Длинные стены" превратили Афины в настоящий остров и обеспечили "постоянное господство демократии". Как заметил Фукидид, против их строительства выступали аристократические элементы в Афинах, которые предпочли договориться со Спартой, а не сделать демократический контроль постоянным. Разрушение стен стало бы символом победы спартанцев - ведь они были так тесно связаны с демократией . В конечном счете, морская мощь как культура и идентичность зависела от народной политики и государства, ведущего войну за счет налогов, что было совершенно очевидно для всех участников Пелопоннесской войны. Современные стратеги, рассматривающие афинян как просто выразителей морской стратегии, игнорируют более глубокую реальность: стратегия была лишь одним из аспектов дискуссии.
Фукидид знал об этом лучше, объясняя поражение Афин застоем, внутренними раздорами, а не действиями врага. Это была намеренная ирония. Его слушатели знали, что поражение в 404 г. до н.э., завершившее Вторую Пелопоннесскую войну, было нанесено внешними силами: Спартанские войска все еще занимали свой беззащитный город. Он использовал иронию, чтобы заставить своих сограждан признать свою демократическую ответственность за поражение. Перикловская морская мощь, сосредоточенная на "империи, флоте и силе", а не на аттическом городе, привела к поражению, а не к победе. Фукидид не критиковал преемников Перикла за то, что они не смогли реализовать его политику, а утверждал, что они шли по той же траектории, но уступили контроль над процессом населению, которое верило в морскую власть. В конечном итоге он объяснил падение Афин жадным стремлением к завоеванию империи за счет Аттики и города: «Фукидид отождествлял падение Афин с их возвышением; он видел падение в стремлении (и завоевании) самой империи».
Фукидид рассматривает морскую мощь как предупреждение, а не как одобрение, как необходимую коррекцию военно-морского видения Фемистокла и Перикла.

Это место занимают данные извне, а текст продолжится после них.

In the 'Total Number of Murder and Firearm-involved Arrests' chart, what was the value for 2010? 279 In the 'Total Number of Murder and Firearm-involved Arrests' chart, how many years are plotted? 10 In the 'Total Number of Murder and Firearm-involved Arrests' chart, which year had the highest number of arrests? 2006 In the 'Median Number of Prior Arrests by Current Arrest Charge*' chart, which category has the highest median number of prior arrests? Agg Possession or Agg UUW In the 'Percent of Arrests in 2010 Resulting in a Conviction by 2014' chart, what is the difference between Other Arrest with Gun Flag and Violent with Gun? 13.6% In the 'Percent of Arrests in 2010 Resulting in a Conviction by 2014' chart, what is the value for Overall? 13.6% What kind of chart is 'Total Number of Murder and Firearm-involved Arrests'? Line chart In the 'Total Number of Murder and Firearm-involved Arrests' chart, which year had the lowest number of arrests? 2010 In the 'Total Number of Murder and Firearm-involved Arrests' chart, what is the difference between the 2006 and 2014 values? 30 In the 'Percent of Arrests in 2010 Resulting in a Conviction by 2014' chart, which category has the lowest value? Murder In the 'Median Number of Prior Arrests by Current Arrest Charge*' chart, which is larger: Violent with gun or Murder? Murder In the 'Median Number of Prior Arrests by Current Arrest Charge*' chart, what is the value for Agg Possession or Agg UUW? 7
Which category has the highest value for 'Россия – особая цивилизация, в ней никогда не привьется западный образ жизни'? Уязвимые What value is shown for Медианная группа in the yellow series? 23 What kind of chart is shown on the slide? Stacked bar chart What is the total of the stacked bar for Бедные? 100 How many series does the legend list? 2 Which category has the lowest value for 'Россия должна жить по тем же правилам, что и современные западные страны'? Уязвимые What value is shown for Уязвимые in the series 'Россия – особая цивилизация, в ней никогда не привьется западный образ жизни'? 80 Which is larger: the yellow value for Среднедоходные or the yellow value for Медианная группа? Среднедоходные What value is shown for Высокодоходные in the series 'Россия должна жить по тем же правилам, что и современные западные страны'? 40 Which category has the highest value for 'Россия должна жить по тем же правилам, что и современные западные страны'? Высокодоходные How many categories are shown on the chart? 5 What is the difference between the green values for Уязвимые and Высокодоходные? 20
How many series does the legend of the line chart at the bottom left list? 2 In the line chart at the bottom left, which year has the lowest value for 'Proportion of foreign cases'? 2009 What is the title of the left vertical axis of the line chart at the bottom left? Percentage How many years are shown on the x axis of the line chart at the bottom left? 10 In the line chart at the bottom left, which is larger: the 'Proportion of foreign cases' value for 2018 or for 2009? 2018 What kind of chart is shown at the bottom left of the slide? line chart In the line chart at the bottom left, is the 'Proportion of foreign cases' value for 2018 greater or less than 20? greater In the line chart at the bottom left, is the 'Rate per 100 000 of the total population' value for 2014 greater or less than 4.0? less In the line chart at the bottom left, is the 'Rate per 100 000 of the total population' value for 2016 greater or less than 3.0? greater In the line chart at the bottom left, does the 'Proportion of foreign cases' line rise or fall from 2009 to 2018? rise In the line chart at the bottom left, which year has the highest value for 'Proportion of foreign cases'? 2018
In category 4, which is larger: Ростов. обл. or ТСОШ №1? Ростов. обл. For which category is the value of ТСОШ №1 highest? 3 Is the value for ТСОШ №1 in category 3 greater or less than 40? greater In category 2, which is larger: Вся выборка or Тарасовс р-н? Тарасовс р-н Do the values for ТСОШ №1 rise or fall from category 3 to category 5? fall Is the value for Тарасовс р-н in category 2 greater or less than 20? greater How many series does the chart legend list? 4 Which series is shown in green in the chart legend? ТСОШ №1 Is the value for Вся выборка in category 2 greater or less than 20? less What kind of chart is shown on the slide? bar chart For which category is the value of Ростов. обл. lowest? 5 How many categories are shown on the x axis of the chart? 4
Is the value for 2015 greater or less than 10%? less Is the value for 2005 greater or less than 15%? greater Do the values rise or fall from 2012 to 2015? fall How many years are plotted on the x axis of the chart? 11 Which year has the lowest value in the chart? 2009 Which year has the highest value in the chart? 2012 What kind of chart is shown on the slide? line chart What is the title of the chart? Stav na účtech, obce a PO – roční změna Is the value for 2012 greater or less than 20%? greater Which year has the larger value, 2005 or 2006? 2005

Его решающим аргументом является реакция афинского флота на Самосе на олигархический переворот в Аттике в 411 году. Вынужденный выбирать между физическим городом и перикловской концепцией морской мощи, "демократический" флот решил не атаковать свой город, поскольку это дало бы Спарте возможность прервать поставки продовольствия через Дарданеллы. То, что они предпочли защищать физический город, и есть тот непреходящий урок, который хотел преподать Фукидид. Он не упоминает ни об окончательном морском поражении при Эгоспотамах, ни о прибытии победоносного спартанского флота в Пирей. Они были побочными продуктами настоящей катастрофы - перехода к динамичной, агрессивной морской силе, которая поставила Афины на путь столкновения со Спартой и Персией, альянсом, который они не могли победить.
Поразительная устойчивость афинской морской мощи как культурного феномена и стратегической силы стала закономерностью. Связь между торговым процветанием, демократической политикой и имперской властью, установившись, стала доминировать и определять Афины. Культурная морская мощь быстро пустила глубокие корни. Несмотря на поражение в Пелопоннесских войнах, Афины не раз и не два восстанавливались, отстраивались и возвращались к имперскому курсу. В конце концов, город, лишенный ресурсов Перикловской империи, был подавлен военной мощью континента. Филипп II Македонский, установив военный контроль над материковой Грецией, умело захватил афинские базы и военно-морские ресурсы в Эгейском море. Стратегию сокрушения морской державы с суши повторил его сын Александр Македонский, а через два тысячелетия ее применил Наполеон Бонапарт.
Известие о смерти Александра в 323 г. до н.э. вызвало новый всплеск афинских военно-морских расходов и политических амбиций: эллинистические государства-преемники окончательно сокрушили афинскую морскую культуру, а вместе с ней и уникальную и оригинальную идеологию, поддерживавшую ее на протяжении двух веков. Богатое культурное наследие Афин, зародившееся в жарких спорах эпохи трирем, было зафиксировано в истории, философии, театре и даже в концепции современной демократии. В последующие эпохи афинская морская мощь вновь и вновь восстанавливалась городами, государствами и мыслителями. И хотя несколько государств взяли на вооружение эту концепцию, многие другие, от Рима до США, несмотря на то, что клеймили эмблемы афинской морской славы и перефразировали Фукидида, так и не смогли стать морскими державами.